Rdio is a slightly newer player in the streaming music market, launched in 2010 by the co-creator of Skype. Its model is very similar to Spotify in that you can play music on demand or use the radio option if you don’t feel like playing DJ yourself. The free service has limited, short ads occasionally between songs and won’t let you sync music for offline listening.
I think you will be very pleased with both the web and mobile interfaces. (There is also a lesser known desktop client for Rdio, which is helpful if you want to import your iTunes library.) They are clean and intuitive and, in my opinion, make a large collection much more manageable.
You can organize your music in two ways: by collection or playlist. This provides the opportunity to make playlists with your favorite songs, but also to organize your music into specific collections of albums and artists that you like, because not everything has to be a playlist. This is a much cleaner way of doing things.
The social capabilities are the same as Spotify, with the option of following other users and sharing music via social networks. I also really like the radio option which allows me to select my “Kristin FM” station so I can hear music based on my entire collection (not just one artist or song). But how it can create a cohesive station with choices ranging from Bon Iver to Broadway show tunes to the soundtrack of Frozen is beyond me.
The personalized station also goes one step further and allows you to choose whether your radio station picks familiar or adventurous choices, and that’s awesome for discovering new music as opposed to just listening to the same old same old. As a mom, I’ll take that adventure anywhere I can get it.
I really like that there are different tiers of paid models. For $4.99 a month, you get ad-free web streaming, though not on your mobile device. For $9.99 a month–comparable to Spotify–you can add your tablet or phone to the mix, as well as the ability to sync music for offline use. And what I find really great is that for $17.99 a month you can get a two-person family plan with unlimited web and mobile ad free streaming, should you want multiple accounts. [Edited to add] You can also subscribe to the free version, which is more or less the same as the AM/FM ad-supported radio you are used to .

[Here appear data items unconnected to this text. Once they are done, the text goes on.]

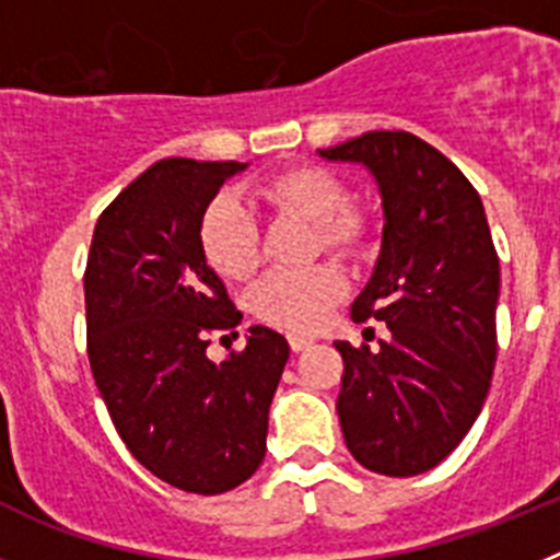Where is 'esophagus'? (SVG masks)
<instances>
[{"label":"esophagus","instance_id":"1","mask_svg":"<svg viewBox=\"0 0 560 560\" xmlns=\"http://www.w3.org/2000/svg\"><path fill=\"white\" fill-rule=\"evenodd\" d=\"M289 345L294 353H300V350L311 348V345H314V339H311V336H303V334H289Z\"/></svg>","mask_w":560,"mask_h":560}]
</instances>
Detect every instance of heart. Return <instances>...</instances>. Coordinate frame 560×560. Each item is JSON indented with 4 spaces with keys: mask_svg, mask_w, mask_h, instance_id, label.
I'll return each mask as SVG.
<instances>
[{
    "mask_svg": "<svg viewBox=\"0 0 560 560\" xmlns=\"http://www.w3.org/2000/svg\"><path fill=\"white\" fill-rule=\"evenodd\" d=\"M257 196L277 210L294 212L316 224L323 249L353 255L364 244L368 224L350 205L348 185L328 167L294 165L260 182ZM199 244L205 260L226 280H244L257 266V232L246 210L219 196L201 215ZM345 294V280L328 266L303 271H269L252 289L249 305L257 319L275 328L308 334L328 319Z\"/></svg>",
    "mask_w": 560,
    "mask_h": 560,
    "instance_id": "obj_1",
    "label": "heart"
}]
</instances>
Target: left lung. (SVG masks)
<instances>
[{
  "label": "left lung",
  "instance_id": "obj_1",
  "mask_svg": "<svg viewBox=\"0 0 560 560\" xmlns=\"http://www.w3.org/2000/svg\"><path fill=\"white\" fill-rule=\"evenodd\" d=\"M319 156L361 162L384 207L378 264L350 316L387 323L389 341L375 353L334 341L341 434L370 471L415 477L459 446L491 389L499 257L482 199L409 131H368Z\"/></svg>",
  "mask_w": 560,
  "mask_h": 560
}]
</instances>
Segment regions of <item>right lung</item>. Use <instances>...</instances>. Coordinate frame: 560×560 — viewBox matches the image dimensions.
Instances as JSON below:
<instances>
[{"label": "right lung", "instance_id": "right-lung-1", "mask_svg": "<svg viewBox=\"0 0 560 560\" xmlns=\"http://www.w3.org/2000/svg\"><path fill=\"white\" fill-rule=\"evenodd\" d=\"M241 162L160 160L101 212L89 249L86 353L137 463L187 493L237 488L266 457L289 341L252 325L244 350L207 359L241 311L207 266L199 224ZM226 339V336H221Z\"/></svg>", "mask_w": 560, "mask_h": 560}]
</instances>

A three-person unlimited plan is $22.99, with each additional person at half price, if you’ve got frequent music listeners. I think that’s best for families with older kids who don’t want to share accounts–or have coworkers think you love Miley Cyrus when it’s actually your daughter listening.
Although really, it’s more likely that it’s your daughter who doesn’t want her friends to think she’s listening to The Eagles.
Bottom Line: If you are willing to make the jump to a new service, Rdio has a similarly sized music catalog as Spotify and a superior interface for both mobile and web use. It’s a terrific way to really grow and maintain your complete music library. You will give up some of the social sharing that Spotify’s large user base provides and you will have to rebuild collections and playlists if you have already spent a lot of time building them in Spotify. But you will be rewarded with multiple fee models that are great for families with multiple users.